I've never been huge on fish. I love tuna, like salmon, and the rest I could do without.
But I'm trying to expand myself, so I wanted to try cooking fish, rather than nibbling it when offered.
Thumbing through a Weight Watchers cookbook borrowed from J&R, I came across Honey Teriyaki Salmon. Honey, good. Teriyaki, good. Salmon, good. I immedietly decided it would be my first entree for Sunday Dinner.
It's a marinade dish, and one requiring stuff we already had in the kitchen; soy sauce, honey, garlic, ginger (left over from the Spice Cream) and citrus juice. I subbed Key Lime juice (which I also have on hand) for the called for fresh lemon.
But then there was the fish. J&R had graciously given me a slab of it last sunday, but it went off in our freezer during the week (one reason I buy most fresh ingredients as needed), so I had to go out and get some more. I grabbed a couple nice-looking pieces at "The Metro" (our local up-scale grocery), and got them home to discover not only bones but (~gasp!~) skin, which I hadn't realized in the store.
I see myself improving as I actively dedicate myself to cuisine, but my knife skills are wanting. I am certainly not up to anything involving blade and fish. Using our odd, off-set filey knife, I managed to skin the filets losing about a quarter of one filet and some clinging bits of shiny skin on the other.
J has known my parents and I since I was a child, longer than I can remember in fact. R has been around since my teen years. They are my extended family; my uncles.
And when they come to our house for dinner, they're lucky if I can get it up to put on shoes, or change out of my sweat pants. I have seen them passed out on my living room floor. They can suck down a few bits of skin, Weight Watchers be damned. At least I got all the bones out. I think.

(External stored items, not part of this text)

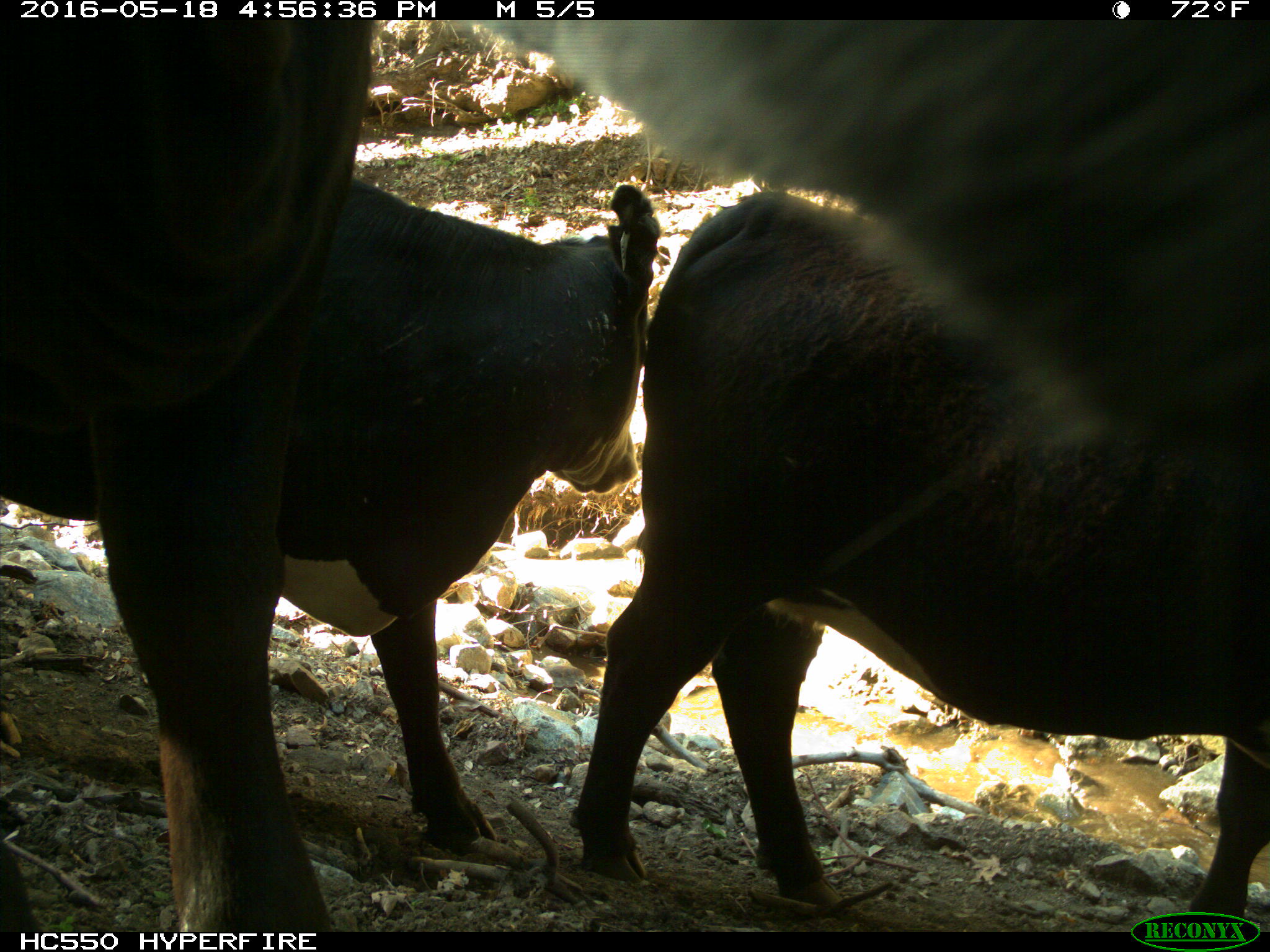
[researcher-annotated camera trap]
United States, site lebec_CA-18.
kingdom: Animalia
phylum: Chordata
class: Mammalia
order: Artiodactyla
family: Bovidae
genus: Bos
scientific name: Bos taurus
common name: domestic cow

For all the trouble with the fish, it turned out stupendous. The recipe, overtly healthy though it may be, will be dutifully transcribed into the computer, and enter my ever-growing slush fund of dishes.
For Olive
12 years ago
Nice thing about fish is that you can leave the skin on, if it's only one side. The flesh flakes right off with a fork, leaving a flap of skin to be discarded after supper.